Your blog is easily one of my favourite. I wish there were more informational blogs like this.

underbelly
4 years ago
Reply to  Rozin

Thank you! We’re trying to be the best resource on our narrow range of topics.

Francisco Borges
4 years ago

What weight ratio for an acid fruit sorbet? Like pineapple?

Christian
4 years ago

I would say about 70 to 75 percent Pinapple, that the Sorbet has as intensive as possible flavor !
Pinapple is not so sour as Lemon – for Lemon I would recoment about thirty percent jiuce, perhaps up to 35
percent.

For the Pinapple Sorbet it would be interesting if it is more adviceable to use fruit- puree, fruit-juice or a combination of both to get the best texture.

Noah
4 years ago

Whatever the sorbet recipe is, I’d appreciate if you gave ways to keep it soft in a traditional freezer!

underbelly
4 years ago
Reply to  Noah

Our goal with the sorbet recipes is the same as with ice cream: perfect texture for scooping at -12°C to -14°C. Most freezers are going to be colder than this, so you’ll need to warm up the sorbet a bit. But it won’t be hard as concrete unless your freezer is very cold.

Barbara
4 years ago

So would you please share more information about this new stabilizer blend that hydrates without any heat?

underbelly
4 years ago
Reply to  Barbara

Hi Barbara, sorry for the late reply. This new stabilizer blend is a GREAT formula. It’s the best I’ve used or experienced in a sorbet. It was that rare case of working something out on paper based on theoretical information, and having it manifest exactly as planned (neither ice cream nor reality tend to cooperate in this fashion).

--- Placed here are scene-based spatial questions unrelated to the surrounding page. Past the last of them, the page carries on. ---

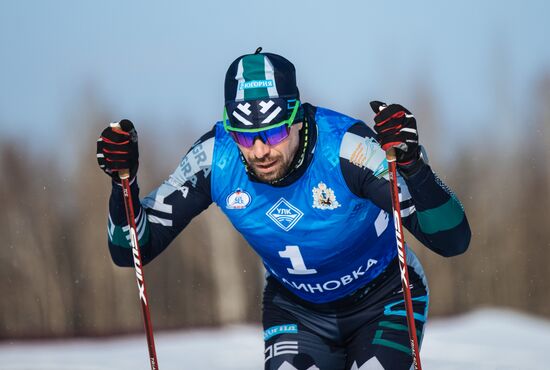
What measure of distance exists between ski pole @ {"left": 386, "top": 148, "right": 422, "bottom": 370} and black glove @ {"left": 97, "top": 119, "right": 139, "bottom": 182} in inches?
32.2

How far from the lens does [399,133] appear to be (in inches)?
92.7

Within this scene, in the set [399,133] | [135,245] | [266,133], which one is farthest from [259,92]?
[135,245]

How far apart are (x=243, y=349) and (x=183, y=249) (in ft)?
2.97

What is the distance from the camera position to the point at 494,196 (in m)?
5.81

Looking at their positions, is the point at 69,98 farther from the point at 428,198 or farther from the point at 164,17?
the point at 428,198

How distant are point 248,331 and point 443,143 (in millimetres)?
1859

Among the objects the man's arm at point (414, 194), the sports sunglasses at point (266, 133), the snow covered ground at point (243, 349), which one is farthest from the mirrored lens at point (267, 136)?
the snow covered ground at point (243, 349)

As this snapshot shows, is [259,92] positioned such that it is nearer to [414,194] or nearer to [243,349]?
[414,194]

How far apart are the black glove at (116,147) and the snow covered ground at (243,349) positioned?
7.87ft

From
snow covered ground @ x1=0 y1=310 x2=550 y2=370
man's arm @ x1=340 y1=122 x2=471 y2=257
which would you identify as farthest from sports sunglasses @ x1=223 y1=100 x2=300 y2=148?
snow covered ground @ x1=0 y1=310 x2=550 y2=370

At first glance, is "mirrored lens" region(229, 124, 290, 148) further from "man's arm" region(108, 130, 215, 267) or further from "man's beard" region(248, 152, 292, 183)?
"man's arm" region(108, 130, 215, 267)

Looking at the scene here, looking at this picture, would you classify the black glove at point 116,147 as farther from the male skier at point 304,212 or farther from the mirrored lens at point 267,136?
the mirrored lens at point 267,136

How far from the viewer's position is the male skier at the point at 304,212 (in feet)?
8.67

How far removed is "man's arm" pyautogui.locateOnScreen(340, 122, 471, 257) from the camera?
2.43 m
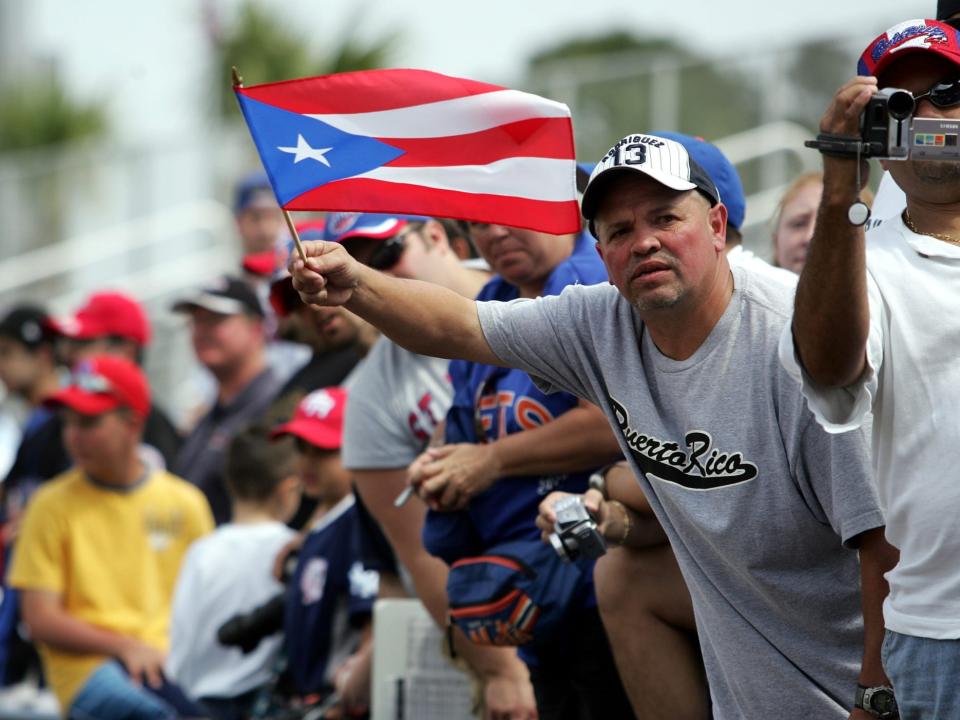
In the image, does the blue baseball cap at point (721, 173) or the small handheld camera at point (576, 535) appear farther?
the blue baseball cap at point (721, 173)

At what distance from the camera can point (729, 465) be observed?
3348mm

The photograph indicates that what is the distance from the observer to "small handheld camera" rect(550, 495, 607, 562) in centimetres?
386

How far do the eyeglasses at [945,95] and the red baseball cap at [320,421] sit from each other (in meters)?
3.27

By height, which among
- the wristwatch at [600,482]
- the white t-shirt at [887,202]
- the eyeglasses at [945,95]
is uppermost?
the eyeglasses at [945,95]

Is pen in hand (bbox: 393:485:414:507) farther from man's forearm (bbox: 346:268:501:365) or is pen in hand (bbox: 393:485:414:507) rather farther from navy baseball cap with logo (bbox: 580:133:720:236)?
navy baseball cap with logo (bbox: 580:133:720:236)

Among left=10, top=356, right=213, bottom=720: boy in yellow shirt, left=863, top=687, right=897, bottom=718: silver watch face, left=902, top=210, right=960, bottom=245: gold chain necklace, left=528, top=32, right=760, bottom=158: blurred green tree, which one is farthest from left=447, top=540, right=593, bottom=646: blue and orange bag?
left=528, top=32, right=760, bottom=158: blurred green tree

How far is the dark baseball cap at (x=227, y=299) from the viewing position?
8117 mm

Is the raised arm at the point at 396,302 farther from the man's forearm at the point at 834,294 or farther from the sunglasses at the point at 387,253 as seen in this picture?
the sunglasses at the point at 387,253

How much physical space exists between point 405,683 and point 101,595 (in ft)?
8.80

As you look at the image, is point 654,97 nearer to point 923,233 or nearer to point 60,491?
point 60,491

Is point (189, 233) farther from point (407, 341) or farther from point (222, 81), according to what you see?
point (407, 341)

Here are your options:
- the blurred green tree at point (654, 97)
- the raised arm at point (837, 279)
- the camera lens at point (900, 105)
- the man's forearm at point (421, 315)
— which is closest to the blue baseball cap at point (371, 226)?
the man's forearm at point (421, 315)

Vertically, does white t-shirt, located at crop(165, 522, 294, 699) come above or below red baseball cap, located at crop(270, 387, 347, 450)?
below

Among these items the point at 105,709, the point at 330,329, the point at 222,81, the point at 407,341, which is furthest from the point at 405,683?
the point at 222,81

Sodium Carboxymethylcellulose is probably the most effective stabilizer for suppressing ice crystals. It accomplishes this with minimal affect on texture. Guar adds body (as well as ice crystal suppression), and carrageenan adds a nice custardy creaminess to the melted texture. As with all hydrocolloids, these ingredients strengthen each other, so the combination allows you to use a lower total quantity of stabilizers. And all these ingredients hydrate cold.

I don’t know why there aren’t commercial blends doing something similar.

Inulin is the final ingredient; it works a bit like a fat, a bit like a sugar, and a bit like a stabilizer. It’s used by industry in low-fat ice creams, and by gelato chefs all over Italy. No idea why it isn’t the darling of the sorbet world. If for any reason you don’t want the level of creaminess of our formulas, just use less of it. You don’t have to compensate in any other way.

JT
3 years ago

What resources do you recommend for determining the different properties of fruit like sugar and water content, pectin, etc.? I am trying to make ice creams with precise properties but am having a hard time getting accurate information on the web or in literature. And I noticed in the consulting section on your website that you have compiled a lot of this information in your spreadsheets.

underbelly
3 years ago
Reply to  JT

I mostly use the USDA’s Nutritionist V Database: https://fdc.nal.usda.gov

For pectin content, there’s plenty of information online directed at people who do canning. It’s usually not more precise that high/medium/low pectin, but this is useful.

JT
3 years ago
Reply to  underbelly

Thanks for pointing me to the Nutritionist V Database. But if I want to determine the POD of, say apricots, wouldn’t I need to know more about the sugars that an apricot contains? The database only refers to sugars in general.